Wait a minute. I thought *everything* had a higher surface-to-volume ratio than a sphere - that a sphere is what you built if you wanted to *minimize* surface area per unit volume. No?
 — pertinax, Apr 02 2016

 It turns out that a slightly simpler way to identify if m is even or odd is this: Just add 1 to the odd number c, and divide by 2. If the result is even, then m is even. If the result is odd, then m is odd.

 Note that if c has the form of 4x+3, then adding 1 creates a number having the form of 4x+4, which if divided by 2 yields 2x+2, which *must* be an even number. And if c has the form of 4x+1, then adding 1 creates a number having the form of 4x+2, which when divided by 2 will yield an odd number: 2x+1.
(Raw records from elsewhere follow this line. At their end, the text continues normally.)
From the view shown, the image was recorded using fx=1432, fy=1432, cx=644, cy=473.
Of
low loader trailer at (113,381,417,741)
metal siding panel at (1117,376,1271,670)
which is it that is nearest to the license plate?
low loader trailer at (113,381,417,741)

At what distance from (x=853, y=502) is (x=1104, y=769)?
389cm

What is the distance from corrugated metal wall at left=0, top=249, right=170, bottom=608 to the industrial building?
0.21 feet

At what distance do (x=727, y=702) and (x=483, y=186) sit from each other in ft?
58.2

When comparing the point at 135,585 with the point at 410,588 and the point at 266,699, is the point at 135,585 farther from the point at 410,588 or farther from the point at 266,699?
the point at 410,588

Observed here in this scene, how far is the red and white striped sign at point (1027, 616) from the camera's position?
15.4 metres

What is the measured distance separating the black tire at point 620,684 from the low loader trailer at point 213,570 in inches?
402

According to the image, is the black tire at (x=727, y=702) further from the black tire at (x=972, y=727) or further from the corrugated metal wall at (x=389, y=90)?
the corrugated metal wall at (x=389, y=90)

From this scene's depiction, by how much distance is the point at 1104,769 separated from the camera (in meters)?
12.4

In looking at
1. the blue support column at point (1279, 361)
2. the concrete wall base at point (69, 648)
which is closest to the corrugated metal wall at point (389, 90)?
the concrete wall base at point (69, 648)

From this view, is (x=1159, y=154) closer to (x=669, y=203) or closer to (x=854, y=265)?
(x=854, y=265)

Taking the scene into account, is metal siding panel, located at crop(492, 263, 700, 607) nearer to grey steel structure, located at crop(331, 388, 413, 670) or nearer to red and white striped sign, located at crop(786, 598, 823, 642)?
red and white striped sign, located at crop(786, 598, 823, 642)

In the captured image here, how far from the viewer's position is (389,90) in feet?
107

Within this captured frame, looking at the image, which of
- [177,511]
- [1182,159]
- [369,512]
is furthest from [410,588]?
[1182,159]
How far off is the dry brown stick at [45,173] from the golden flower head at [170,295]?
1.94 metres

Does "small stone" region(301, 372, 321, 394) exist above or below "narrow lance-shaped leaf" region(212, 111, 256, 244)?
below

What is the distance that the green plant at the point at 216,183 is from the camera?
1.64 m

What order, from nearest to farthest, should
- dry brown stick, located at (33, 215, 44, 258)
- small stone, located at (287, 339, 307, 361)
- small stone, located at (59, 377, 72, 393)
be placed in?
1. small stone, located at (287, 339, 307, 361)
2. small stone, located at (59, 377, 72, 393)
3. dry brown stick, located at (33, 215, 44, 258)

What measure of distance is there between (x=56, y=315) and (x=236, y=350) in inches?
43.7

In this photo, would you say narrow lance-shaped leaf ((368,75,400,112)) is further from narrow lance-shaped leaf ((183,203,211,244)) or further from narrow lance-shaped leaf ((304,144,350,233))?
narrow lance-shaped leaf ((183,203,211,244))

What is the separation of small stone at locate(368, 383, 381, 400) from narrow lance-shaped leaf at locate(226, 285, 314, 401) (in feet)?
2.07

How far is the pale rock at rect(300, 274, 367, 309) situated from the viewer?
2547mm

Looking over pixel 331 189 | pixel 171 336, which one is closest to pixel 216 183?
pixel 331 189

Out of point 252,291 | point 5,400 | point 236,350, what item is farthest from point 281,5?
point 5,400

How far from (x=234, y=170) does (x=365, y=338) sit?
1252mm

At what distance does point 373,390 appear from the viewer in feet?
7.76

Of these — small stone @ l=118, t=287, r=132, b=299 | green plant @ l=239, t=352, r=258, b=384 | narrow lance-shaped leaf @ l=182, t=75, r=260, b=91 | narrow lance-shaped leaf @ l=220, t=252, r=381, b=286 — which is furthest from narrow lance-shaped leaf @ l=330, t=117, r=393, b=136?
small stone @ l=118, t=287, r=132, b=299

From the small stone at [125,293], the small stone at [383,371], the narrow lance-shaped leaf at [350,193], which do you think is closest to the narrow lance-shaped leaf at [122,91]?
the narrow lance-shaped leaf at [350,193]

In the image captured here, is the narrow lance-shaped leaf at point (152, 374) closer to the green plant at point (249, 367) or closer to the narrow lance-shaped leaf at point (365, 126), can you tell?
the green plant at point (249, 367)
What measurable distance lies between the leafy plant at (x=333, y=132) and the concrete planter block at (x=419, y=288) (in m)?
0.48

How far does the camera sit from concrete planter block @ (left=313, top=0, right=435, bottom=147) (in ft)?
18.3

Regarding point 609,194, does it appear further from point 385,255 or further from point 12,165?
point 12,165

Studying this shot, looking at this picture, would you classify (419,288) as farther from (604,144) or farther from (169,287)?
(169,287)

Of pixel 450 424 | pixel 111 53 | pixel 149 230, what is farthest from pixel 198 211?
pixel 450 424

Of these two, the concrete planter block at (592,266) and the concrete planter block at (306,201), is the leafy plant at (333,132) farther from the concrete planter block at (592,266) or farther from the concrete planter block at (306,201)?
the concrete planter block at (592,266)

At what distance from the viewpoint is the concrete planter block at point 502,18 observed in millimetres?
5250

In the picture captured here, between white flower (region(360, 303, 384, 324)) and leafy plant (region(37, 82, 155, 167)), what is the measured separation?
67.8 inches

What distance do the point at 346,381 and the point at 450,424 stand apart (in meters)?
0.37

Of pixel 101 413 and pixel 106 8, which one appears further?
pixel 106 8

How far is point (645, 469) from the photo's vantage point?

 Just for fun, consider the composite number c=1155, which is the product of (3)(5)(7)(11). It has all these combinations of pairs of factors: 1 and 1155 3 and 385 5 and 231 7 and 165 11 and 105 15 and 77 21 and 55 33 and 35

 To get m and n (when a pair of factors is known), such that m-squared minus n-squared equals c, the larger number to square (m) is always equal to the sum of a factor- pair divided by 2. And n is simply m minus the smaller factor (OR the larger factor minus m --OR the larger factor minus the smaller factor, which is then divided by two). So: 1 and 1155 yield m=578 and n=577 3 and 385 yield m=194 and n=191 5 and 231 yield m=118 and n=113 7 and 165 yield m=86 and n=79 11 and 105 yield m=58 and n=47 15 and 77 yield m=46 and n=31 21 and 55 yield m=38 and n=17 33 and 35 yield m=34 and n=1

Feel free to square m and subtract the square of n get 1155 (that is, c) in every case. As guaranteed by the algebra presented at the start of this anno (along with the algebra in the first anno above), since in this example (c+1)/2 yields an even value for m, the larger number to square, ALL the possible values of m are also even numbers.